Consider the illustration below. The board on the top had three rows of through-hole vias, letting only four traces out between the 1st and 3rd rows.
By comparison, in the case of the board on the bottom, the via in the middle has been replaced with a blind via. The same channel now permits six traces, which equates to a 50% increase. This technique may allow you to reduce the layer count of your PCB and -- in turn -- reduce the cost.
Scenario 2: Eliminate electrical layers by replacing through-hole vias with microvias
Microvias have the smallest pad size (as little as 0.008"), which helps maximize routing channel width. As in the previous scenario, replacing through-hole vias with microvias can ease BGA breakout and reduce the PCB layer count. When an inner signal layer is eliminated, its reference plane can sometimes be removed too, thus eliminating two layers.
The illustration below demonstrates one of the techniques that can be used to maximize breakout between microvias for a 1.0mm pitch BGA:
If placing the microvias for maximum breakout, the gain will be 67%. If placing the microvias at the same grid as the through-hole vias, the breakout gain would be 33%.
Scenario 3: Use blind and buried vias to reduce the PCB aspect ratio
Often, a PCB will have BGA components with several different pitches.
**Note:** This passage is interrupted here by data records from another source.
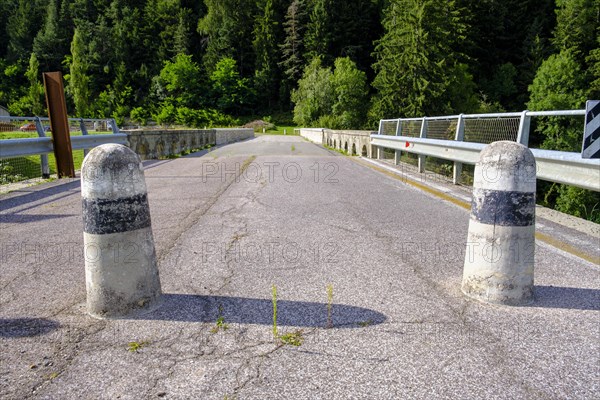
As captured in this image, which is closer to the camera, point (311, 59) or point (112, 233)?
point (112, 233)

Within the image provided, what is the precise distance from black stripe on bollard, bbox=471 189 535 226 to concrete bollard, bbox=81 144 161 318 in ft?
8.41

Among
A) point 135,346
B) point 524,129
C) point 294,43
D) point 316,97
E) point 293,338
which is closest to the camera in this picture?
point 135,346

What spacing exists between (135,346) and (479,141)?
29.5 ft

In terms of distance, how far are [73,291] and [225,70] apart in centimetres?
10597

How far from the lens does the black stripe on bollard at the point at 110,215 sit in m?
2.99

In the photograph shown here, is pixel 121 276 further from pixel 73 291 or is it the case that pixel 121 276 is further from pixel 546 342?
pixel 546 342

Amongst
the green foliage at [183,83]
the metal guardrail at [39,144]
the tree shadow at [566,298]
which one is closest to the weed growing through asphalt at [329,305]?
the tree shadow at [566,298]

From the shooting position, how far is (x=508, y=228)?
3.25m

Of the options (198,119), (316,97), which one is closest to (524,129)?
(316,97)

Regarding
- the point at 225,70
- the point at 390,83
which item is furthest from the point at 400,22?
the point at 225,70

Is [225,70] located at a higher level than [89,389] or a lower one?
higher

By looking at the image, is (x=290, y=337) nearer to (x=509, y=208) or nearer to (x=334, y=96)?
(x=509, y=208)

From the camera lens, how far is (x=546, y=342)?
8.73 feet

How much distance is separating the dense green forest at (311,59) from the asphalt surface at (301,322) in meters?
28.5
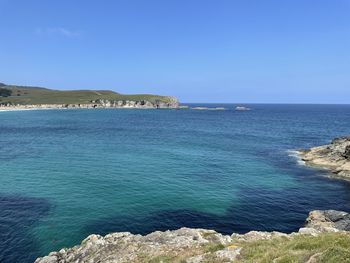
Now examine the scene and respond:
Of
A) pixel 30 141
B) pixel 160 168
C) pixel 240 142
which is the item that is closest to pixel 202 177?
pixel 160 168

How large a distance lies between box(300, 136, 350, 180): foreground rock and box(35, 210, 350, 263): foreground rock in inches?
1743

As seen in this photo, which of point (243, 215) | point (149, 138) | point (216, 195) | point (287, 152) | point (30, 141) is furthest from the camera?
point (149, 138)

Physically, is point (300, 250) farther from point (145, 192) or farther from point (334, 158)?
point (334, 158)

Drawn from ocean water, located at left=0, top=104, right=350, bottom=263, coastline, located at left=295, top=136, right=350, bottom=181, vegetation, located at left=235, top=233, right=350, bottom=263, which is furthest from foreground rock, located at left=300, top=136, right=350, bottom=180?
vegetation, located at left=235, top=233, right=350, bottom=263

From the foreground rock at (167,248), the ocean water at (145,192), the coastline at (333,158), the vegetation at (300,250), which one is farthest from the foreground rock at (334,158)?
the vegetation at (300,250)

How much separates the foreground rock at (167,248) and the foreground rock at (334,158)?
44270 millimetres

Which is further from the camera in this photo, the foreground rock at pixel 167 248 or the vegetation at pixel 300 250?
the foreground rock at pixel 167 248

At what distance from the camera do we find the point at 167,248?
26750mm

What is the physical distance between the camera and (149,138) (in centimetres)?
11750

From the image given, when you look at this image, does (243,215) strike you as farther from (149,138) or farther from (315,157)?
(149,138)

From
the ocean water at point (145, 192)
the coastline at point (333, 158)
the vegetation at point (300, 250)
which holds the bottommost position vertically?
the ocean water at point (145, 192)

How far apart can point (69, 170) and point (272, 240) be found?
4887 cm

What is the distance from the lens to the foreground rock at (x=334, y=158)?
6993 cm

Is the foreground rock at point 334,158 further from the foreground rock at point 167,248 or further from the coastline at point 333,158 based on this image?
the foreground rock at point 167,248
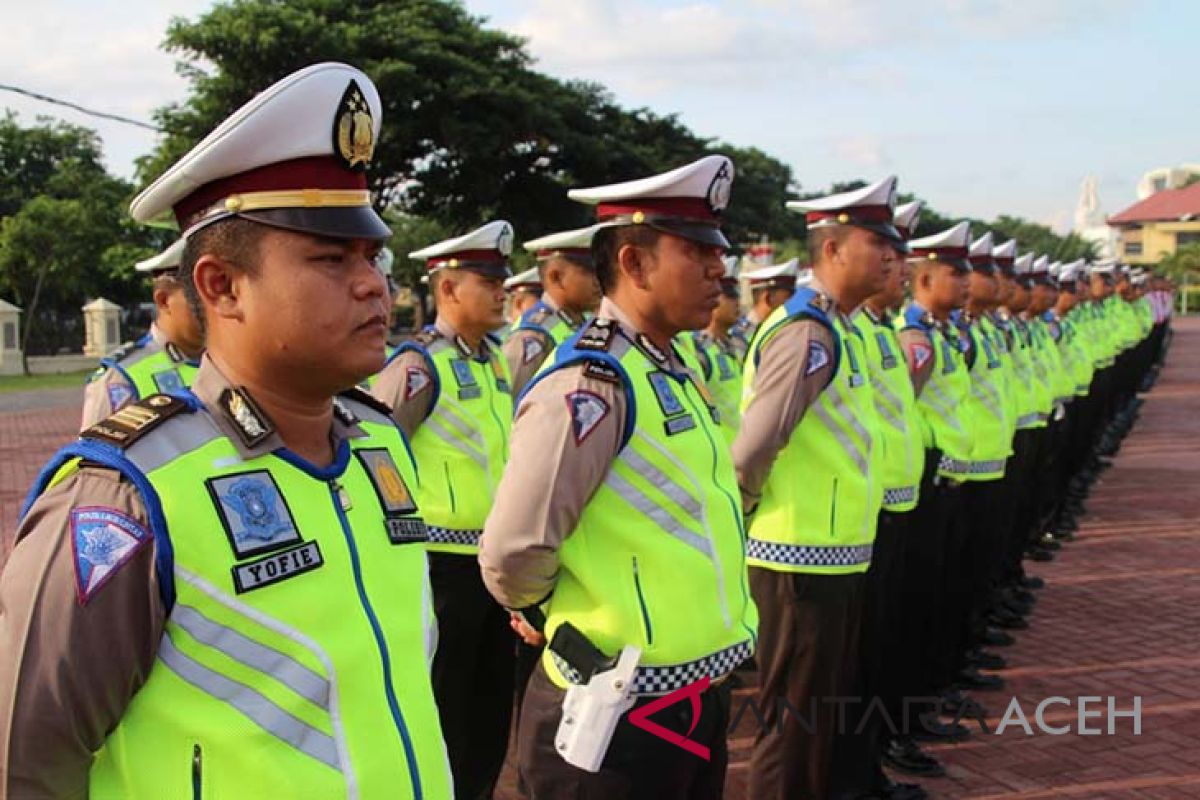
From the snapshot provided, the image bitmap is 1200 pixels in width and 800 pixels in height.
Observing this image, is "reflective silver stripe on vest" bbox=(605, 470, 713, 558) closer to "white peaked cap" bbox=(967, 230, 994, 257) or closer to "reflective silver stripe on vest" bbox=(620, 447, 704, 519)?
"reflective silver stripe on vest" bbox=(620, 447, 704, 519)

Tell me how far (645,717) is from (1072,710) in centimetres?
341

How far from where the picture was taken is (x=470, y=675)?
4129mm

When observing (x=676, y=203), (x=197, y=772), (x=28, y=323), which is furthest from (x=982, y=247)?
(x=28, y=323)

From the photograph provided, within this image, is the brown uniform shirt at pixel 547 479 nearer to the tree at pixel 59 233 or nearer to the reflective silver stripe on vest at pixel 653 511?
the reflective silver stripe on vest at pixel 653 511

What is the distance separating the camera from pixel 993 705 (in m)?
5.32

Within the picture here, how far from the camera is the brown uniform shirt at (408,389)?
171 inches

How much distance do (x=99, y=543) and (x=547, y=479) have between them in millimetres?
1241

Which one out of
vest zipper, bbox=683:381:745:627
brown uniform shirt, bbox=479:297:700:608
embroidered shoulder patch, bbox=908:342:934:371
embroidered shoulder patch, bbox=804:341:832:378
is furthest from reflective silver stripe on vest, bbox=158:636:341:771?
embroidered shoulder patch, bbox=908:342:934:371

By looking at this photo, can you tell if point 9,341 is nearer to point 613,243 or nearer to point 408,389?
point 408,389

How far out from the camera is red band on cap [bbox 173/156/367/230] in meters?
1.62

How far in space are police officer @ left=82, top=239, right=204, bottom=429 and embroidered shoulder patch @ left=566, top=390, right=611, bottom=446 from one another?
2540mm

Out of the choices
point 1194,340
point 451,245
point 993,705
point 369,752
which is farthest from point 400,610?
point 1194,340

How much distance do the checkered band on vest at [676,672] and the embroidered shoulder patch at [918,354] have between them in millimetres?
2998

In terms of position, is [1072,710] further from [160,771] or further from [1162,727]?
[160,771]
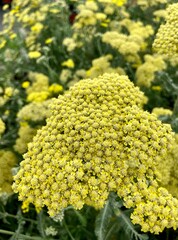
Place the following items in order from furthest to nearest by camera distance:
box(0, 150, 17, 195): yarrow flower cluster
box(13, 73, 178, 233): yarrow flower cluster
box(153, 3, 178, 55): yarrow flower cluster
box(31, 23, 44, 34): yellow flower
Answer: box(31, 23, 44, 34): yellow flower → box(0, 150, 17, 195): yarrow flower cluster → box(153, 3, 178, 55): yarrow flower cluster → box(13, 73, 178, 233): yarrow flower cluster

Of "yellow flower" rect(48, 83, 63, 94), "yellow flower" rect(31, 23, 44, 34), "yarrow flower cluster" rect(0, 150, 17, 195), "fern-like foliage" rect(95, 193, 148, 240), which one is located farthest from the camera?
"yellow flower" rect(31, 23, 44, 34)

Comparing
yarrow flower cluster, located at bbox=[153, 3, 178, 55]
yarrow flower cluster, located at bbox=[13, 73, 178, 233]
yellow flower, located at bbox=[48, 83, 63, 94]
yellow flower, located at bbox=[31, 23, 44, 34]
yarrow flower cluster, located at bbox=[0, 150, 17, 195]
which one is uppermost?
yarrow flower cluster, located at bbox=[153, 3, 178, 55]

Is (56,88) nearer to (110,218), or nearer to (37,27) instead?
(37,27)

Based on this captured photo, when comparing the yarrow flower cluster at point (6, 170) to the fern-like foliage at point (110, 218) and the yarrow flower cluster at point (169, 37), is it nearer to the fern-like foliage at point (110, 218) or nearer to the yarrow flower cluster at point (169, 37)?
the fern-like foliage at point (110, 218)

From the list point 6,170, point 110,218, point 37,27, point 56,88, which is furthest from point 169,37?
point 37,27

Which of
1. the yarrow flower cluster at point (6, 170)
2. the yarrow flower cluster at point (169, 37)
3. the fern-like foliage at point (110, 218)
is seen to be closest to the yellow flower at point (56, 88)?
the yarrow flower cluster at point (6, 170)

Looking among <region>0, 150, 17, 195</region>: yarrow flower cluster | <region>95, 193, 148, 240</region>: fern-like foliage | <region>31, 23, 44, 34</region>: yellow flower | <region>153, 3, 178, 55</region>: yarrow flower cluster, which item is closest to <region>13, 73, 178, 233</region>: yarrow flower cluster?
<region>95, 193, 148, 240</region>: fern-like foliage

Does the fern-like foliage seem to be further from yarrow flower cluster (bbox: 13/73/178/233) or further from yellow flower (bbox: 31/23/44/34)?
yellow flower (bbox: 31/23/44/34)
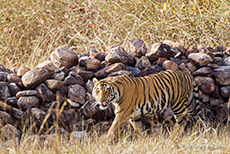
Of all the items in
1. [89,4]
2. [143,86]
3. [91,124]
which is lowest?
[91,124]

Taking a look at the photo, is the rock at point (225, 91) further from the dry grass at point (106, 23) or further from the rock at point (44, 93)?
the rock at point (44, 93)

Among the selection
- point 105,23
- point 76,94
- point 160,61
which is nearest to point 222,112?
point 160,61

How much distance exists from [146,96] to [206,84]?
1374 millimetres

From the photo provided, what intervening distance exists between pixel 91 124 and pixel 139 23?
13.3 ft

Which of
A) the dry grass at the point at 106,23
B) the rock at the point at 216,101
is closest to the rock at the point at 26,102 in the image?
the dry grass at the point at 106,23

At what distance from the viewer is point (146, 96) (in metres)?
4.32

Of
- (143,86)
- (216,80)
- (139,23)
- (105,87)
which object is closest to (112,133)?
(105,87)

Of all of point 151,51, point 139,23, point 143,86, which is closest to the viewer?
point 143,86

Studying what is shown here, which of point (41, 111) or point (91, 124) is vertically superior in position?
point (41, 111)

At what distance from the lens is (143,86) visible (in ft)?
14.2

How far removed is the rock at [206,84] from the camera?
16.8 feet

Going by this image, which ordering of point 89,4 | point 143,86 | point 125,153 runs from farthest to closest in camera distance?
point 89,4
point 143,86
point 125,153

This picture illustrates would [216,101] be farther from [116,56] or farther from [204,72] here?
[116,56]

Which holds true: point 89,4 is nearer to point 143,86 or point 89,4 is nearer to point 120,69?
point 120,69
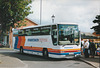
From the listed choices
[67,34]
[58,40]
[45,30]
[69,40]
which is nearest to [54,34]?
[58,40]

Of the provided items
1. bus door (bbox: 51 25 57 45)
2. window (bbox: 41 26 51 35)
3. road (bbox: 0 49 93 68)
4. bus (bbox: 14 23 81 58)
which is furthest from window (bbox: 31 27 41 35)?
road (bbox: 0 49 93 68)

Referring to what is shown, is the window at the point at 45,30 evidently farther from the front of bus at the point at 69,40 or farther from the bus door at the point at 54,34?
the front of bus at the point at 69,40

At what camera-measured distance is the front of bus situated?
1497 cm

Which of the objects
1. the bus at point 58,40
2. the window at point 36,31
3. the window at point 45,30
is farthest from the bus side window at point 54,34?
the window at point 36,31

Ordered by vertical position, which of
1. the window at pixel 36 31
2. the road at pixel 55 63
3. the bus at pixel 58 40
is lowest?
the road at pixel 55 63

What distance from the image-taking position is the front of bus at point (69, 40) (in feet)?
49.1

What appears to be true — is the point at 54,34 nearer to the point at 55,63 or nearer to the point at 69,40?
the point at 69,40

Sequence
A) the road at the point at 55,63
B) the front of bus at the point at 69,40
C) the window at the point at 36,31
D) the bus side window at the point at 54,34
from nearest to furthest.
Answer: the road at the point at 55,63 < the front of bus at the point at 69,40 < the bus side window at the point at 54,34 < the window at the point at 36,31

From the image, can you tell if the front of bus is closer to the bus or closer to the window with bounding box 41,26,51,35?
the bus

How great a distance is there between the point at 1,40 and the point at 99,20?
3378 centimetres

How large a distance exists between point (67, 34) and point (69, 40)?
0.54 m

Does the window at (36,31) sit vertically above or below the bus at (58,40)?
above

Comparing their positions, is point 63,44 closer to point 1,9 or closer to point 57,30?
point 57,30

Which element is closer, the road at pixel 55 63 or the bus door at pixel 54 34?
the road at pixel 55 63
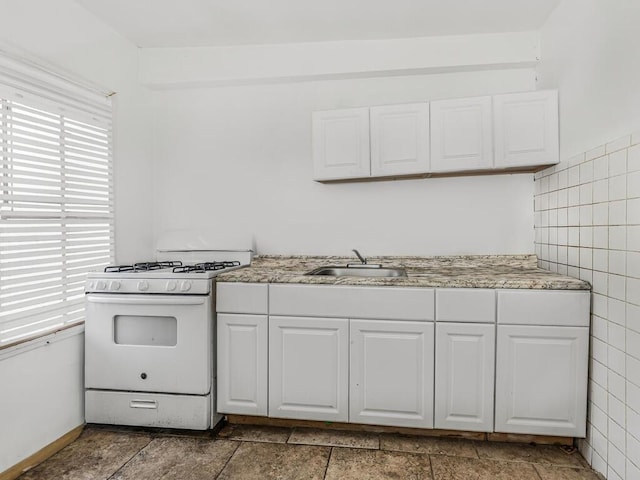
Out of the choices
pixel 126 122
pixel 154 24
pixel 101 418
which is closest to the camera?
pixel 101 418

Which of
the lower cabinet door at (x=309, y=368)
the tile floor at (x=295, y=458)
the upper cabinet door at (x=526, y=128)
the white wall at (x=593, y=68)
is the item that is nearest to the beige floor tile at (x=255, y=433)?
the tile floor at (x=295, y=458)

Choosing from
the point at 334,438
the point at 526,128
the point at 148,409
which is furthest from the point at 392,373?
the point at 526,128

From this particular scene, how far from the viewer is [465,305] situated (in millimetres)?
2047

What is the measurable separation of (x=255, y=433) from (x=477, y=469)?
44.9 inches

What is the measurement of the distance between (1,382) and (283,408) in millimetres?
1310

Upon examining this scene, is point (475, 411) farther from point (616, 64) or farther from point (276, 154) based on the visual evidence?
point (276, 154)

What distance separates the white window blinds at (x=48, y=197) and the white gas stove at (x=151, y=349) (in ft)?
0.62

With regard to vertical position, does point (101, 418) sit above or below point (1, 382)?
below

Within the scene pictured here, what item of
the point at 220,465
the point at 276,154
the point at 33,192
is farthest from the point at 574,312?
the point at 33,192

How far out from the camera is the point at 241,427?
91.2 inches

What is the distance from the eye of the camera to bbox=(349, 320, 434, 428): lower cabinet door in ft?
6.84

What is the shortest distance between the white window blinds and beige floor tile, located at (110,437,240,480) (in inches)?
31.6

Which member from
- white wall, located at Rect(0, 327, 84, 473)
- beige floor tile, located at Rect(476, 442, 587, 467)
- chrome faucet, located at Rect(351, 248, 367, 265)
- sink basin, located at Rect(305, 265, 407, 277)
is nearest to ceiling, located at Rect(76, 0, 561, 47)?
chrome faucet, located at Rect(351, 248, 367, 265)

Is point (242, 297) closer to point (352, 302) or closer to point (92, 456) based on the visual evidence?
point (352, 302)
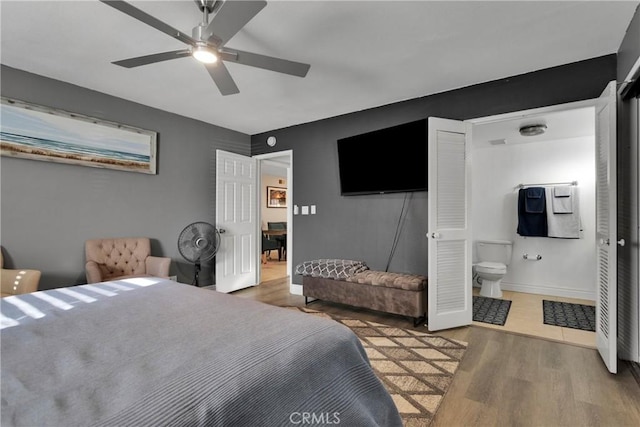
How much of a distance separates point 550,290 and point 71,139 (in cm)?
598

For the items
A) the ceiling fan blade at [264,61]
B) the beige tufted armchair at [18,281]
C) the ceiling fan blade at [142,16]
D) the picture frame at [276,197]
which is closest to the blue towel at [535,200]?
the ceiling fan blade at [264,61]

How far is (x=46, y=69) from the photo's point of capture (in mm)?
2699

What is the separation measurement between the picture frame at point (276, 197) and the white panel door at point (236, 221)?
3645 millimetres

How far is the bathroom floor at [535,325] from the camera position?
8.59ft

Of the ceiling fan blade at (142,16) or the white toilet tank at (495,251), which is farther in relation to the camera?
the white toilet tank at (495,251)

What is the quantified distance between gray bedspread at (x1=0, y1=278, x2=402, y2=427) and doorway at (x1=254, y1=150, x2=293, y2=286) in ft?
→ 10.4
For example, there may be a 1.27mm pitch BGA and an 0.8mm pitch BGA on a 4.0mm (160mil)-thick PCB. The minimum via hole is not only determined by drill size, but also the aspect ratio, which is the thickness of the PCB divided by the diameter size of the drilled hole:
There is usually an additional manufacturing cost for aspect ratios higher than 10 or 12. (Note that the finished hole size is ~2mil less than the drilled hole size; this due to the width of the barrel plating.)
If through-hole vias are still required, even after blind/micro/buried vias are used, it may be a challenge keep the aspect ratio low. An aspect ratio of 12 on a 4mm board would mean that the minimum finished through-hole via size is 0.3mm (12mil), which corresponds to a drill hole size of 0.36mm (14mil) and pad size of 0.56mm (22mil). This would be fine for the 1.27mm pitch BGA, but would raise concerns for the 0.8mm pitch BGA, since the via pad-to-BGA pad clearance would only be 0.09 (3.4mil) with 0.4mm (15.7mil) BGA pads.
To meet the aspect ratio requirements, the PCB thickness would have to be reduced as follows:
-3.6mm (140mil) for 10mil through-hole vias (drill size of 12mil) with 0.5mm (20mil) pads for the 0.8mm pitch BGA
-3.0mm (120mil) for 8mil through-hole vias (drill size of 10mil) with 0.45mm (18mil) pad for the 0.8mm pitch BGA
If you reduce the layer count by replacing through-hole vias with blind vias and microvias, you can achieve a smaller aspect ratio for your PCB, and avoid any cost penalties due to using blind/microvias.
These are just three scenarios where advanced PCB technology may be cost-effective for your design. Look for many more unique situations soon, as PCB fabrication equipment and materials continue to progress.